====== Source text

Early run Kenai River king salmon will now have more protection in the middle river and management will be more conservative after the Board of Fisheries unanimously approved a rewrite of the early run management plan.
It’s a paradigm shift for the fishery. Essentially, the new plan turns the Kenai River into a pass-through fishery on the lower 19 miles, and once early run kings have made their way into the middle river between Slikok Creek and Skilak Lake, they have far more protections than they have in the past. It also does away with the slot limit, a size restriction meant to protect larger fish but left some of the very largest available for harvest.
The new plan has multiple tiers based on projected escapements and separates the lower and middle river sections. In the lower river, if the run is projected to fall below the sustainable escapement goal of 2,800-5,600 big kings, the fishery is closed. If it is between the sustainable escapement goal and the optimum escapement goal of 3,900-6,600 salmon, the managers can close the fishery or allow catch-and-release. If it’s within or above the optimum escapement goal, managers can allow bait and retention of fish of a size the department deems appropriate.
In the middle river, restrictions are tighter and last through July 31, including the late run season. The fishery is closed if the projection is below the sustainable escapement goal; if it’s between the sustainable escapement goal and the optimum escapement goal, it can go to catch-and-release or remained closed; if it’s within or above the optimum escapement goal, the department can allow retention of fish up to 36 inches long, but no bait will be allowed.
“Our job as board members is to conserve and develop fisheries, and that language order is not by accident,” said board member Robert Ruffner, who led the charge on the proposal. “This work that we’re giong to undertake here is maybe some of the most critical work I’ve undertaken. The early run king salmon in my community has fallen down, and it’s fallen down seriously.”
The goal all along has been to rebuild the overall size, age class and gender ratio of the early run, which has been falling off for decades. Ruffner said some of that may be due to natural decline, but much is due to mismanagement.

============
====== Exercise data

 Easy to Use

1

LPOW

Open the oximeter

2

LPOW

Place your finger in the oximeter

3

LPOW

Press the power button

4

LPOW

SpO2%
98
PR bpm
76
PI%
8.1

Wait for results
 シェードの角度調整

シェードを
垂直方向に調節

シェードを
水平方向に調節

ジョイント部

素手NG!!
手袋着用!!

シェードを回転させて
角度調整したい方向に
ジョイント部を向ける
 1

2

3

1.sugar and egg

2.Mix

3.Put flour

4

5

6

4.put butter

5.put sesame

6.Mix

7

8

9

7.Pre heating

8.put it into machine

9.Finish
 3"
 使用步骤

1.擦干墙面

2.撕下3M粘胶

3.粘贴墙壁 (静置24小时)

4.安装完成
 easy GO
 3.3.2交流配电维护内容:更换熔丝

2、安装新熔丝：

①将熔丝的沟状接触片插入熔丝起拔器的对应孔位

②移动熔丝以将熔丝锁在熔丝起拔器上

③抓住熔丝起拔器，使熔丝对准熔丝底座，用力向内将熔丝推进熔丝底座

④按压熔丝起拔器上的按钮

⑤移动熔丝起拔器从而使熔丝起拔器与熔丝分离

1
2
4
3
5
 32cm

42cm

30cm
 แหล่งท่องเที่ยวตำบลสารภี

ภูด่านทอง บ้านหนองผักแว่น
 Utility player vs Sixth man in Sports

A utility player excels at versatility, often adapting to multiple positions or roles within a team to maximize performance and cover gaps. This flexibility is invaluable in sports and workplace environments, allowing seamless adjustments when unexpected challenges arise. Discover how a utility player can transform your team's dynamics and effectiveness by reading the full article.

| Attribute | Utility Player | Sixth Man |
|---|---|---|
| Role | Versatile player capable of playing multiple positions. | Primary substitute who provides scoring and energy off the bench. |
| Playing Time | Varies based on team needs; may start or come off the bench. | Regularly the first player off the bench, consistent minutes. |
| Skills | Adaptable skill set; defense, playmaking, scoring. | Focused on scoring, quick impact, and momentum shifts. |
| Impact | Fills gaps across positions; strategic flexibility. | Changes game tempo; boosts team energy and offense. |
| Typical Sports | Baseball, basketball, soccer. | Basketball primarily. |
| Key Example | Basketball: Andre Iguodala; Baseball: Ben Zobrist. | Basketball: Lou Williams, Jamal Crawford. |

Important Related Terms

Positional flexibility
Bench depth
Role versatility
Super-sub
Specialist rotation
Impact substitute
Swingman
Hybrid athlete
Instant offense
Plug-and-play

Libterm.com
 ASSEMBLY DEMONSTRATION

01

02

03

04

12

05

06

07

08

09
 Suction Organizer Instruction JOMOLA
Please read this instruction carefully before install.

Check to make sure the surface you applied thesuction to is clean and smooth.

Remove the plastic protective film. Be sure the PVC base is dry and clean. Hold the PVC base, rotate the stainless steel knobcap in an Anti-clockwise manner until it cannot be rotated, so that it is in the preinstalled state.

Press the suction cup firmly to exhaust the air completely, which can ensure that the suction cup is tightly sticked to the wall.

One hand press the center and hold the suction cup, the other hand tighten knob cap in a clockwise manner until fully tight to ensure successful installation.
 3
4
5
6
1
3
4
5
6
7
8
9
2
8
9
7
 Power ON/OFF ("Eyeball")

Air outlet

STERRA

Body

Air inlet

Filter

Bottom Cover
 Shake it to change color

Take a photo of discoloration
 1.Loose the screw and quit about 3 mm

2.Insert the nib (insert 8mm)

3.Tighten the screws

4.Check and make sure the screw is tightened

============

Required work -
a - Translate this sentence from the article on Kenai River king salmon into Spanish: "The new plan has multiple tiers based on projected escapements and separates the lower and middle river sections."
b - Write out everything in the article on Kenai River king salmon from "Early run Kenai" down to "available for harvest.".

Results for the exercise -
a - El nuevo plan tiene varios niveles basados en los escapes proyectados y separa los tramos inferior y medio del río.

b -
Early run Kenai River king salmon will now have more protection in the middle river and management will be more conservative after the Board of Fisheries unanimously approved a rewrite of the early run management plan.
It’s a paradigm shift for the fishery. Essentially, the new plan turns the Kenai River into a pass-through fishery on the lower 19 miles, and once early run kings have made their way into the middle river between Slikok Creek and Skilak Lake, they have far more protections than they have in the past. It also does away with the slot limit, a size restriction meant to protect larger fish but left some of the very largest available for harvest.